Research Design and Methods: The research team will randomly assign schools within matched pairs to implement OST-S or continue with their typical practices. Schools will participate in two waves, with half of the schools participating in Years 1 and 3, and the other half participating in Years 2 and 4. During each year that a school is participating, the research team will recruit eligible students (determined through teacher recommendation and rating scales) to form two small groups (fall and winter) for a total of four groups of students from each of the 20 schools. Student outcomes will be assessed immediately following intervention and again at 5 and 12 months after baseline assessment.
Control Condition: This study uses a wait-list control group with schools randomly assigned to the control condition continuing their typical practices until final follow-up data is collected, at which time the OST-S intervention will be provided to eligible students in these schools by research staff.
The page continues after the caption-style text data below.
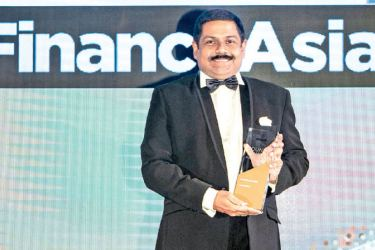 Commercial Bank Chief Operating Officer, S. Renganathan with the award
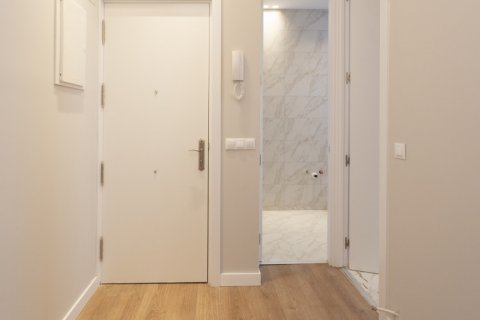 Apartment for sale in Madrid, Spain, 2 bedrooms, 63.00m2, No. 2509 – photo 15
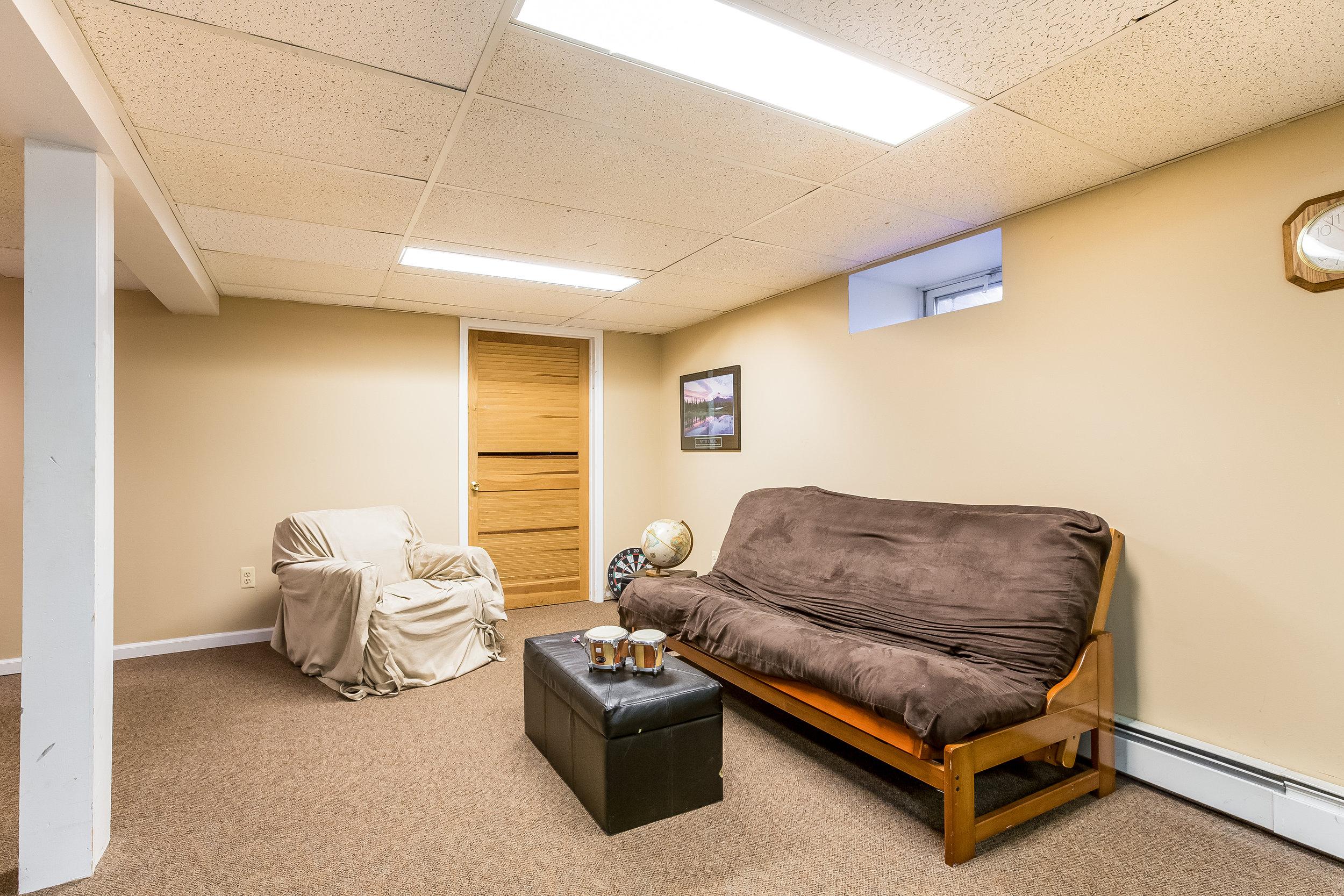 041-Recreation_Room-5002175-large.jpg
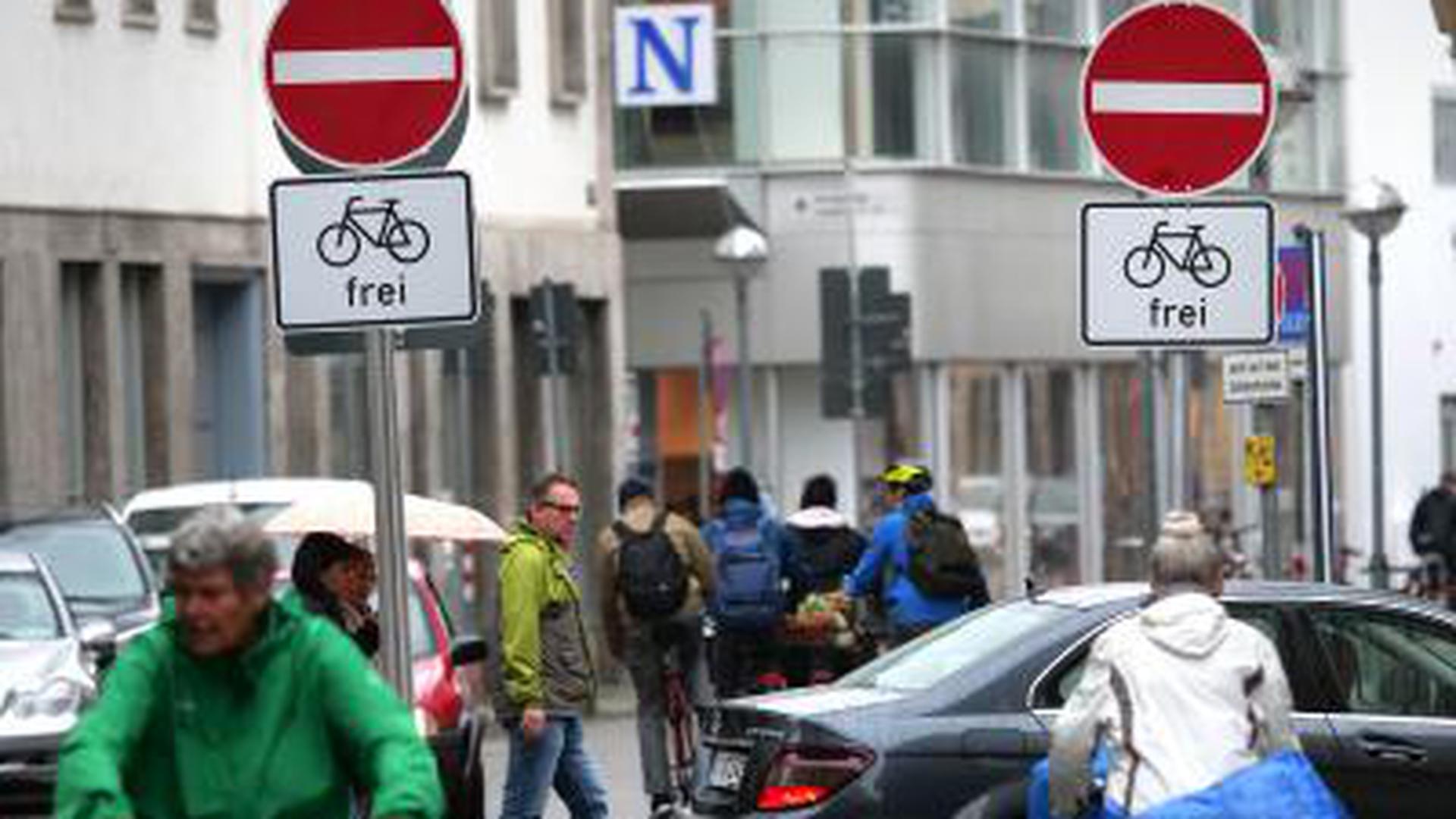 Wendende Autofahrer auf dem Zirkel machen Radlern und Fußgängern weiter das Leben schwer. Dabei steht die Barriere schon länger als zehn Wochen.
Key Measures: Researchers will measure children's OTMP skills via parent, teacher, and child report using the Children's Organizational Skills Scale (COSS) and organization and planner checklists completed by research staff. The research team will measure academic self-efficacy using the self-efficacy subscale of the Patterns of Adaptive Learning Scales. They will assess academic functioning through a variety of measures, including teacher report (Academic Proficiency Scale, Academic Competence Evaluation Scales, Homework Performance Questionnaire-Teacher), parent report (Homework Problem Checklist), and scoring of homework and classwork samples by the researchers. Researchers will assess student characteristics using the Behavior Assessment System for Children (BASC-3), school records, and parent report. The research team will code videos of child group sessions and audiotapes of parent and teacher consultation meetings to assess implementation fidelity and participant engagement.
Data Analytic Strategy: The research team will use linear mixed effects models to determine impact of the OST-S intervention on student outcomes and possible moderation of impact by variations in intervention implementation (e.g., treatment fidelity) and child characteristics (e.g., special education status, behavioral functioning). They will also explore whether reductions in OTMP deficits and improvements in academic self-efficacy mediate the effect of OST-S on academic outcomes using marginal structural models and simulation-based methods. Finally, they will determine the incremental cost effectiveness (ICE) for each significant outcome by constructing an ICE ratio (differences in mean cost for each group divided by the mean difference in outcomes).